------ RECORD EXTRACTS

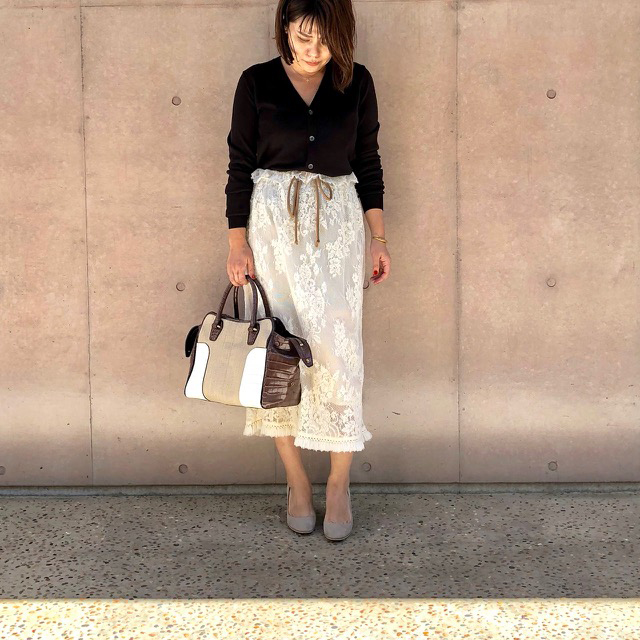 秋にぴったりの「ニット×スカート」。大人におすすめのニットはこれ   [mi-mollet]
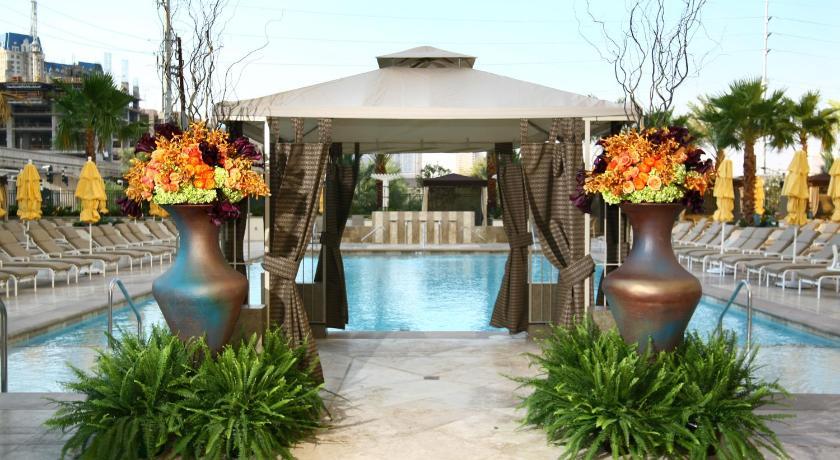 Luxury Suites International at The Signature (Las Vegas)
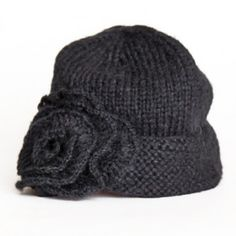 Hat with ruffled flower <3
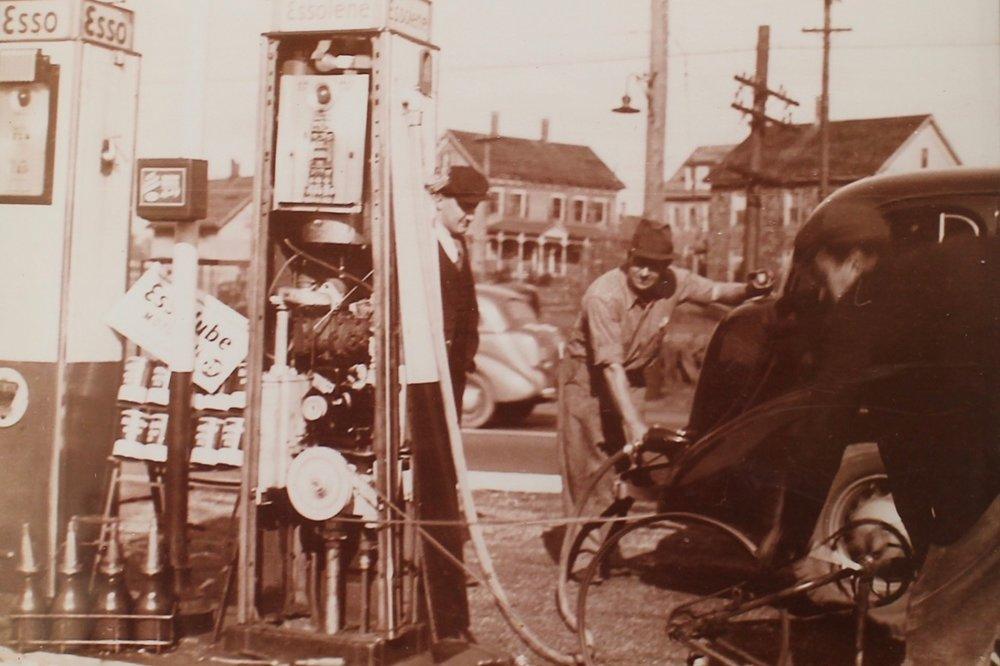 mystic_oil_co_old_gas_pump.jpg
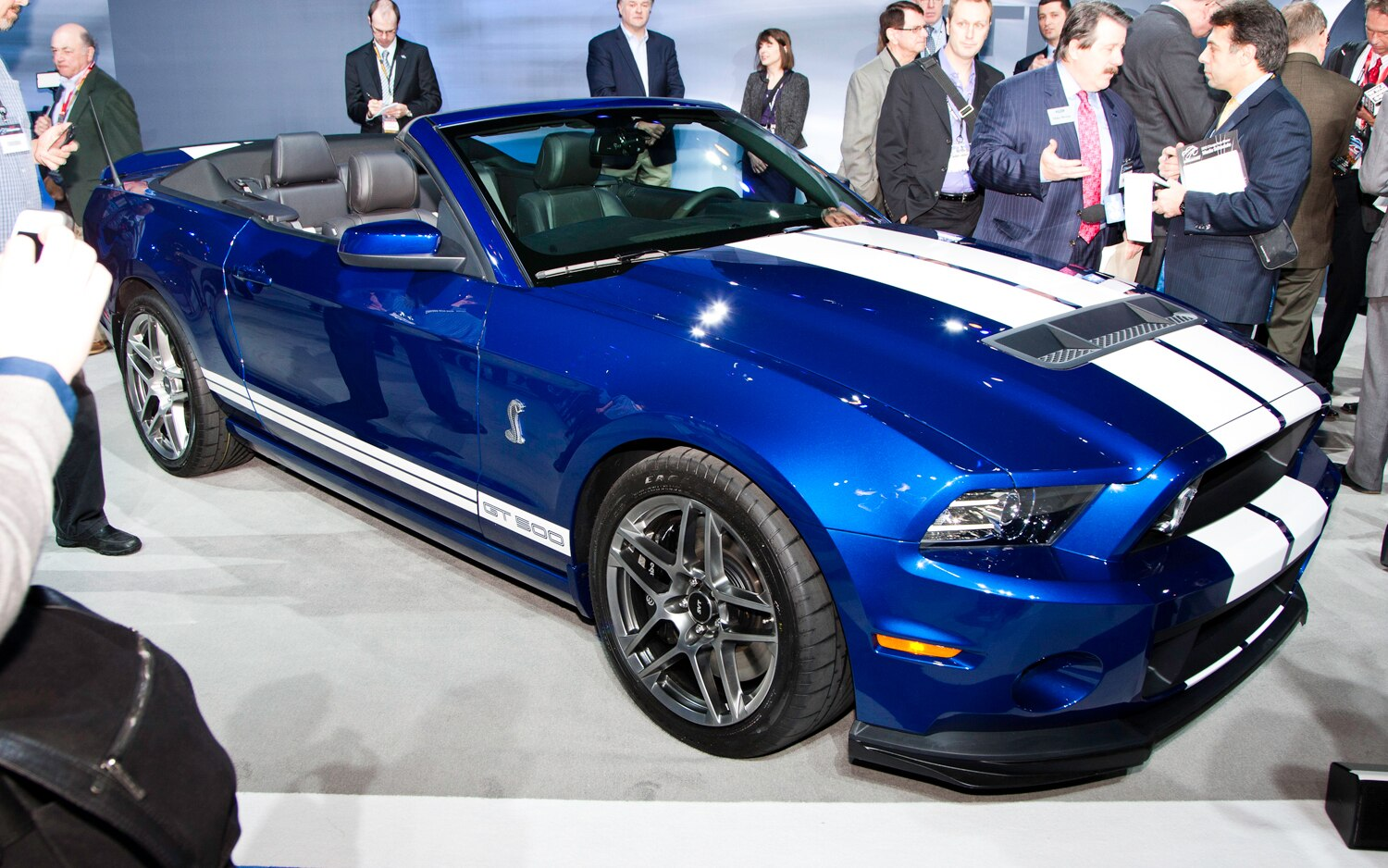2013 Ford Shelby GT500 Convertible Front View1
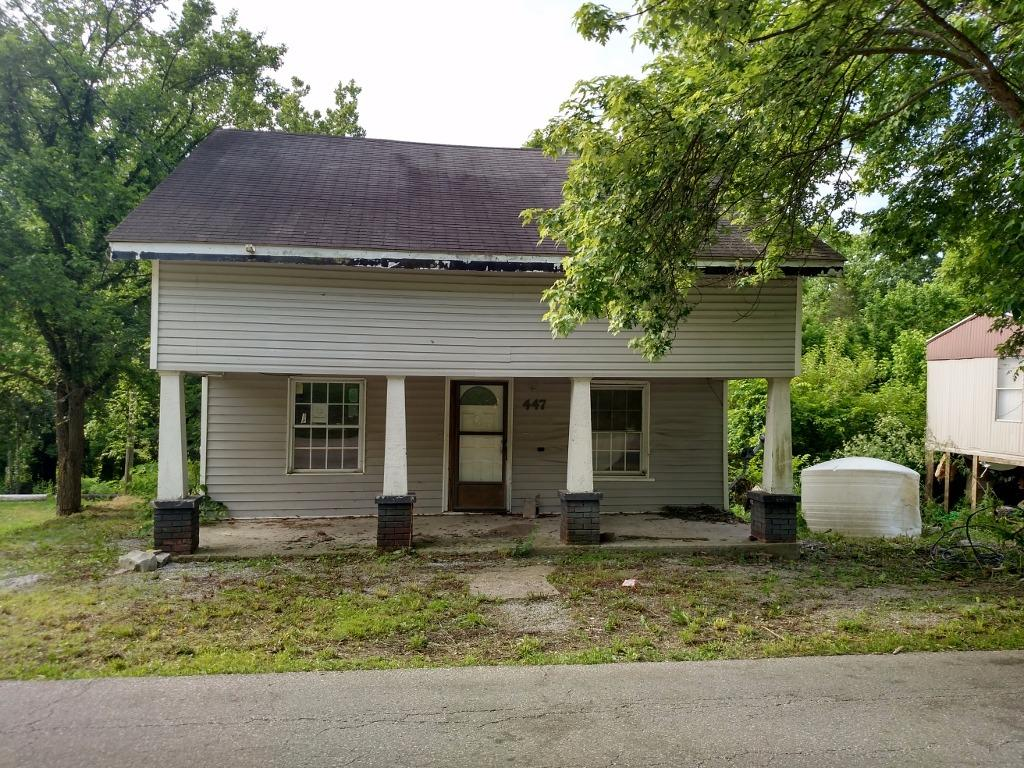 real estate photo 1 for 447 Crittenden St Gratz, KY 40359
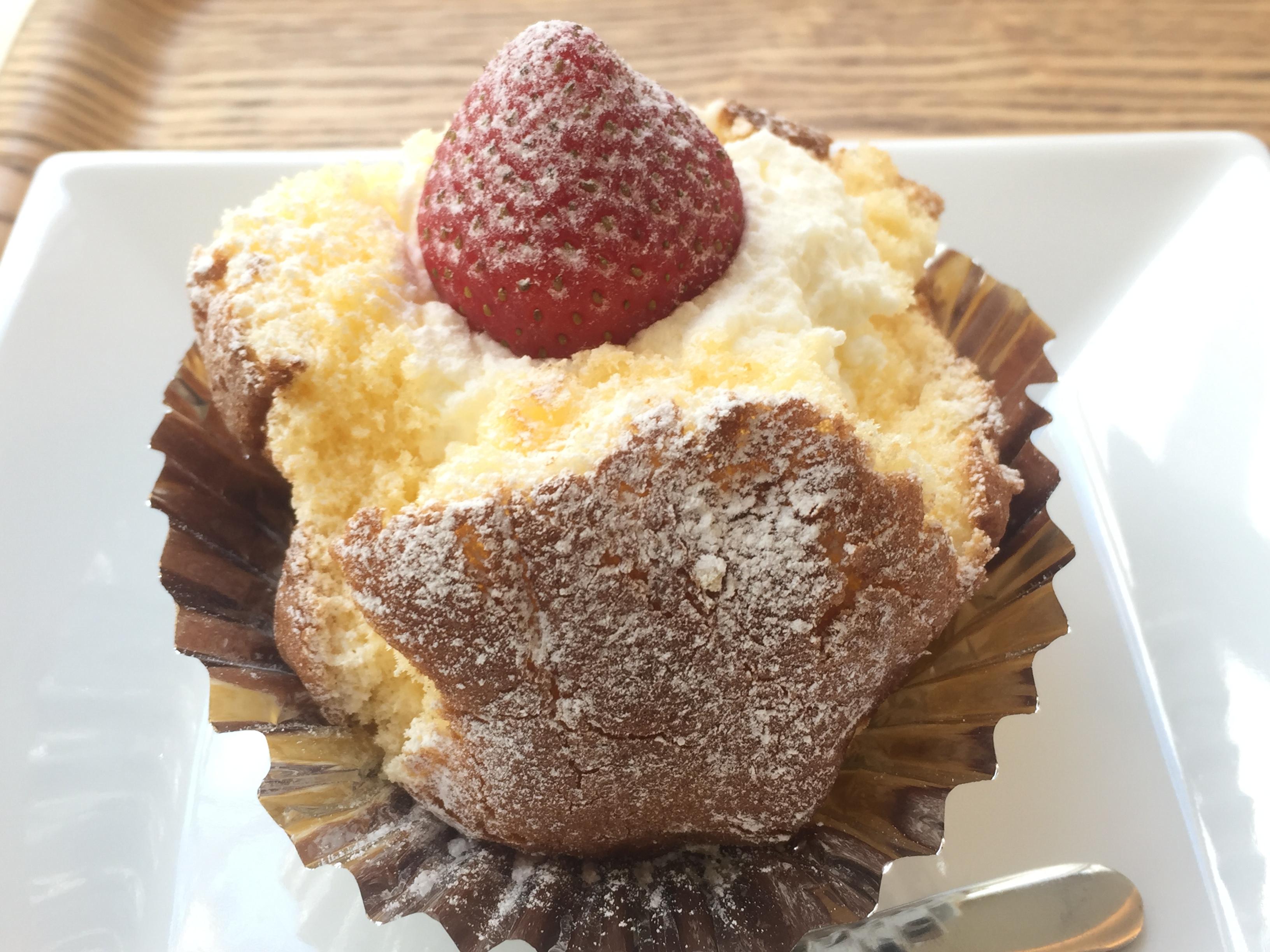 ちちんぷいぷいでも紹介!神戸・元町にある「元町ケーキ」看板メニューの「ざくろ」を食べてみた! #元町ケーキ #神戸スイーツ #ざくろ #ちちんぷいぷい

------------
------ RECORD EXTRACTS

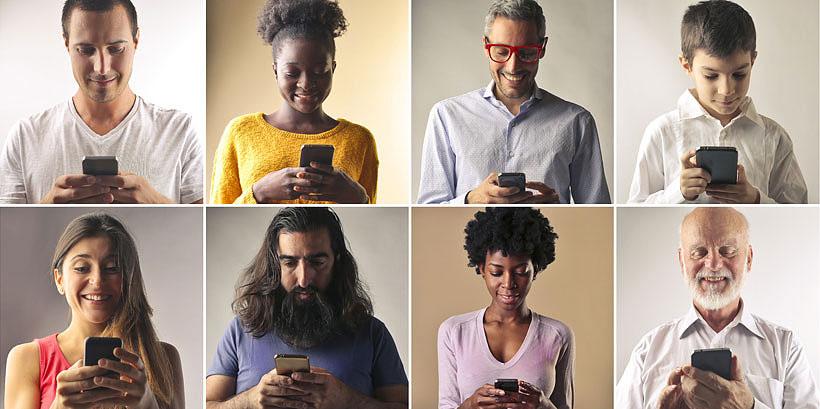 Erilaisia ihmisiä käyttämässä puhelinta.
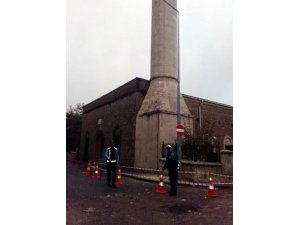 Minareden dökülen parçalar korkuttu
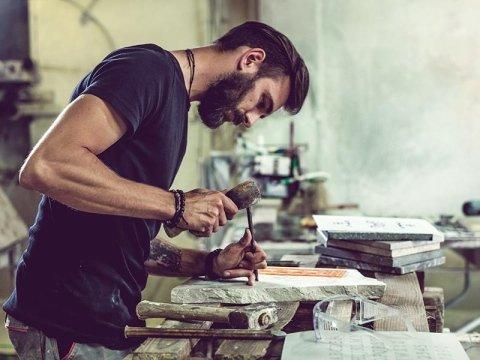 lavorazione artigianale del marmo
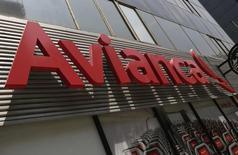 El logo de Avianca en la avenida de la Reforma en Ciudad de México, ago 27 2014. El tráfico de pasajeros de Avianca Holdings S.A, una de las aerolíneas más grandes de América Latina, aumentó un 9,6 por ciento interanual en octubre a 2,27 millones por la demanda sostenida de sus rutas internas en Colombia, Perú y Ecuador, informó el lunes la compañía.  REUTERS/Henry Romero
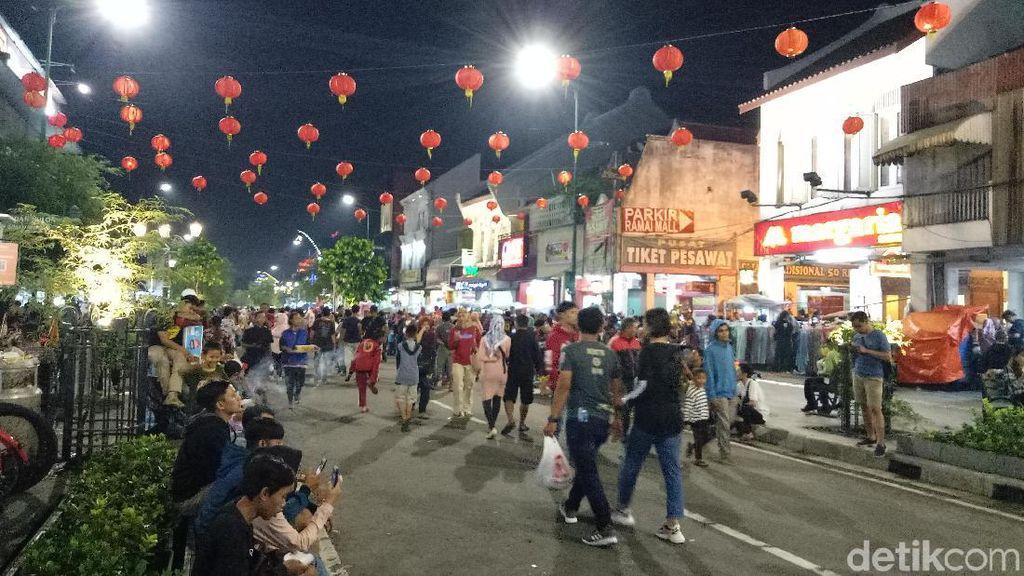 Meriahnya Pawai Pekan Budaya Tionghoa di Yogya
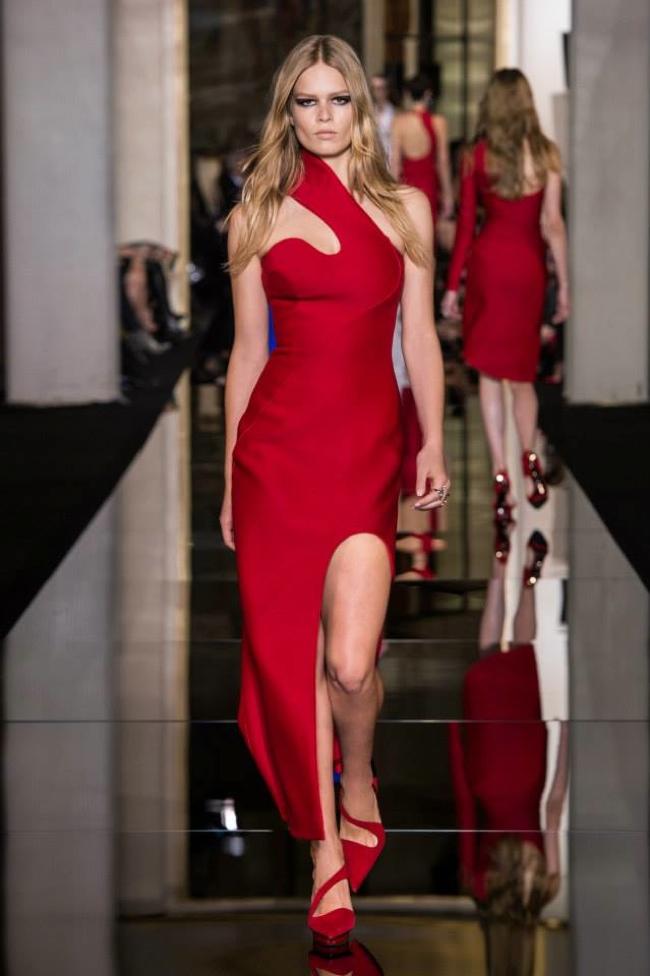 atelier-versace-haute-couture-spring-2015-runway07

------------

* WORK INSTRUCTIONS
Of the lines above, quote exactly those from the one with "mystic_oil_co_old_gas_pump.jpg" through the one with "ちちんぷいぷいでも紹介!神戸・元町にある「元町ケーキ」看板メニューの「ざくろ」を食べてみた! #元町ケーキ #神戸スイーツ", ends included; pictures stay out.

* WRITTEN ANSWER
 mystic_oil_co_old_gas_pump.jpg
2013 Ford Shelby GT500 Convertible Front View1
 real estate photo 1 for 447 Crittenden St Gratz, KY 40359
 ちちんぷいぷいでも紹介!神戸・元町にある「元町ケーキ」看板メニューの「ざくろ」を食べてみた! #元町ケーキ #神戸スイーツ #ざくろ #ちちんぷいぷい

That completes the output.